» **Section texte**
Peu après avoir immigré au Canada en provenance de la Corée du Sud alors qu’elle était adolescente, Jennifer Roggemann a eu un contact avec notre système de justice qui lui a ouvert les yeux sur la différence qu’une personne avec son bagage, sa détermination scolaire et son désir d’aider pouvait faire dans la vie d’autres nouveaux arrivants.
« Un membre de la famille a eu des problèmes juridiques, dit-elle. Il ne s’agissait que d’un malentendu culturel, mais il a fallu aller en cour. » Le malentendu culturel s’est alors poursuivi. « Mon père baissait la tête, honteux d’être obligé d’être là, et le juge lui a dit de ne pas dormir dans sa salle d’audience. » Cela a mené à de plus amples remontrances de leur propre avocat, qui a expliqué avec colère qu’il fallait mettre le juge de leur côté. « Je me souviens, dit Me Roggemann, que je me suis dit : si un jour je maîtrise l’anglais, et si un jour je deviens avocate, ce genre de chose ne se reproduira plus. »

» **Consignes**
- A) Modifiez le texte en reprenant le passage qui commence par « Peu après avoir » et va jusqu'à « d’autres nouveaux arrivants. », avec « Corée du Sud » remplacé par « Chine ».
- B) Dans le texte, présentez sous forme de liste le paragraphe qui commence par « « Un membre de la famille », en conservant ses faits principaux.
Appuyez-vous uniquement sur le texte.

» **Données fournies**
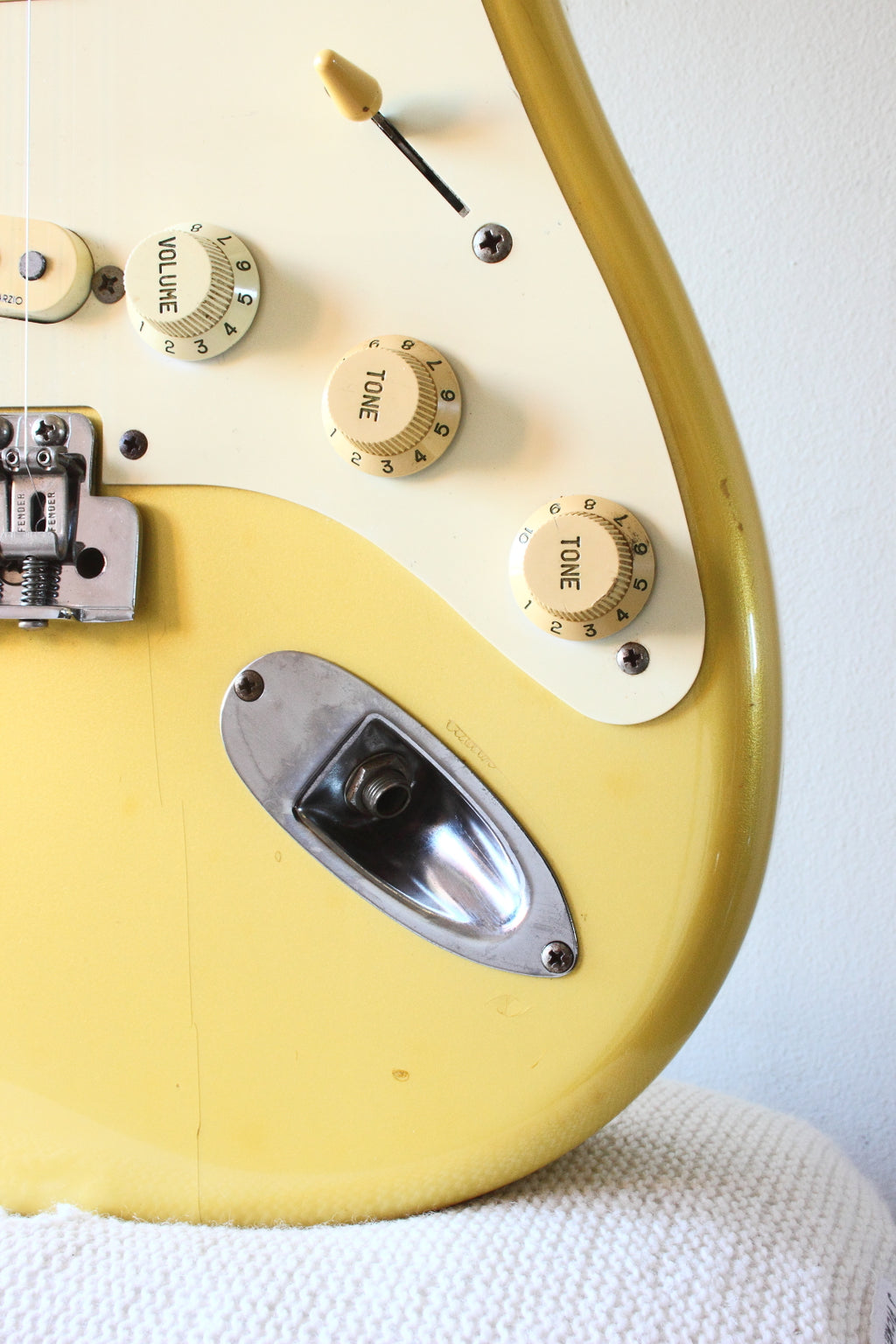 Fender Japan Yngwie Malmsteen Signature Stratocaster ST57-140YM Pearl Yellow White 1994/5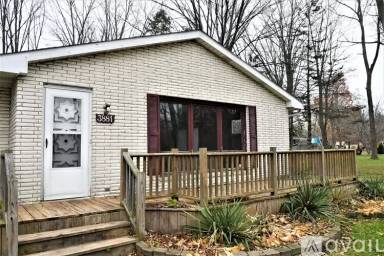 Main picture of 3881 King Rd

» **Réponses**
- A)
Peu après avoir immigré au Canada en provenance de la Chine alors qu’elle était adolescente, Jennifer Roggemann a eu un contact avec notre système de justice qui lui a ouvert les yeux sur la différence qu’une personne avec son bagage, sa détermination scolaire et son désir d’aider pouvait faire dans la vie d’autres nouveaux arrivants.

- B)
- Un membre de la famille de Jennifer Roggemann a eu des problèmes juridiques. Il s'agissait d'un simple malentendu culturel, mais il a fallu aller en cour.
- Le malentendu s'est poursuivi : son père baissait la tête par honte, et le juge lui a dit de ne pas dormir dans sa salle d'audience.
- Leur propre avocat les a ensuite réprimandés avec colère, en expliquant qu'il fallait mettre le juge de leur côté.
- Me Roggemann s'est alors dit que si un jour elle maîtrisait l'anglais et devenait avocate, ce genre de chose ne se reproduirait plus.